By 31 Luglio 2022No Comments

“Agata per te questa è l’ultima consegna, lo so stasera ne hai fatte poche, ma non è colpa mia se la gente ordina sempre meno.”
Le parole di Silvio, il titolare della pizzeria per la quale insieme ad altre ragazze facevo le consegne la sera, erano a quell’ora più che prevedibili, ma del resto finita la pandemia tutti quanti preferiva uscire invece che ordinare la pizza d’asporto, ed i guadagni fatti durante il look-down erano un lontano ricordo.
Nel presente c’erano invece diverse centinai d’euro di pagamenti da fare, compreso l’affitto della stanza nella quale vivevo, e anche se sapevo che i miei m’avrebbero dato i soldi necessari per mettermi a pari, non avevo intenzione di pesare loro più di quanto stessi già facendo.
Così presi la pizza maxi che ancora fumava dentro il cartone, e presa ma mia Aygo con più kilometri dell’equatore, mi diressi verso l’indirizzo della consegna.

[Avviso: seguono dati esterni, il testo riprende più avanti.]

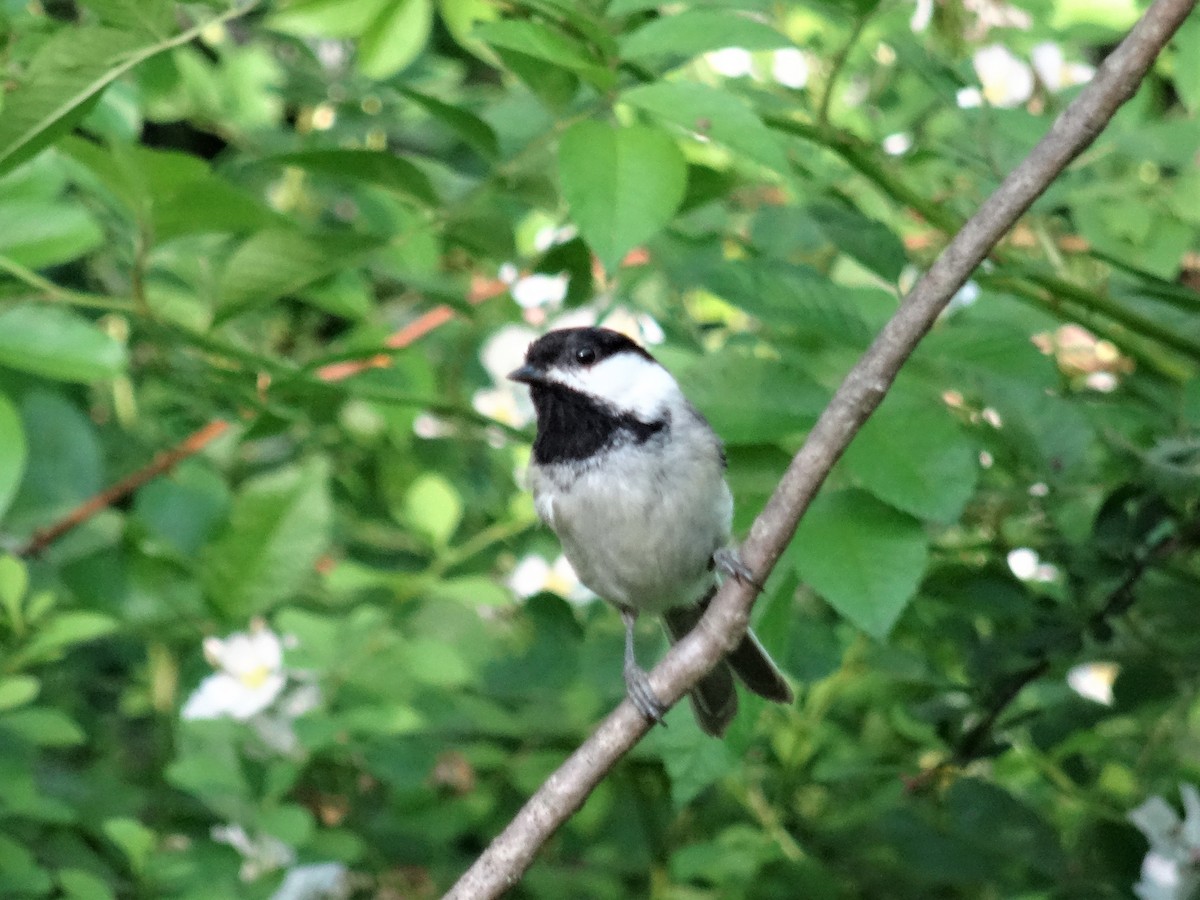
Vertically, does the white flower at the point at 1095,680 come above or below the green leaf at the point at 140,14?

Mentre guidavo verso la nuova zona residenziale appena fuori dal centro, iniziai a fare un breve bilancio della mia vita. Avevo raggiunto la capitale con tanti bei sogni nel cassetto, oltre che una laurea in scienze della comunicazione ottenuta col massimo dei voti, ma gli unici lavori che ero riuscita ad ottenere, erano stati di quelli di ‘ragazza delle ripetizioni’, oltre a quello in pizzeria. A dire il vero di altre proposte ce n’erano anche state, ma ricevute tutte insieme a qualche mano che s’allungava un po’ troppo, e pur non essendo una verginella alle prime armi, me n’ero sempre andata sbattendo la porta. del resto mi consideravo una ragazza più che normale, forse un po’ più alta rispetto alla media, e con un seno che non arrivava alla seconda piena, tanto da farmi girare come quella sera senza nulla sotto la maglietta. In compenso mi ero sempre detta d’avere un bel sedere, non uno di quelli che si notano subito, ma con un bel tanga facevo sempre la mia signora figura.

Quasi senza rendermene conto arrivai alla villetta della consegna, e dopo aver parcheggiato la mia utilitaria, suonai un paio di volte al portone.
“Buonasera, mi segua, mia moglie l’aspetta in sala anche per pagarla.” mi disse un bell’uomo sui quarant’anni, dalla corta barba molto curata, e vestito con un abito che sembrava tagliato su misura.
Gli andai dietro sino a una grande sala da pranzo con annesso angolo cottura dove m’aspetta la consorte, una donna che definire splendida è ancora poco. Più o meno della stessa età, era la classica signora che curava ogni aspetto del proprio look, dai capelli biondi tagliati corti, ma senza che ce ne fosse anche solo uno fuori posto, alla classica camicetta bianca che le metteva in risalto sia il collo, circondato da un filo di perle, ma soprattutto un seno che io mi potevo solo sognare. La gonna grigia esaltava vita e fianchi, mentre le scarpe erano semplici ma eleganti allo stesso tempo, insomma il prototipo della perfetta milf in carne e ossa.
“Io questa me la farei anche subito e pure davanti al marito.” pensai senza mai smettere di guardarla.
Sino a quel giorno avevo avuto qualche rapporto saffico con la madre di un ragazzo a cui davo ripetizioni d’italiano, ma sapevo che per quella donna ero più un modo di vendicarsi del marito che la cornificava con la sua segretaria, che un vero dare e ricevere piacere. Quella donna invece m’eccitava neanche fossi stata un adolescente in piena crisi ormonale, trovandola di un’estrema sensualità, pur non essendo affatto volgare.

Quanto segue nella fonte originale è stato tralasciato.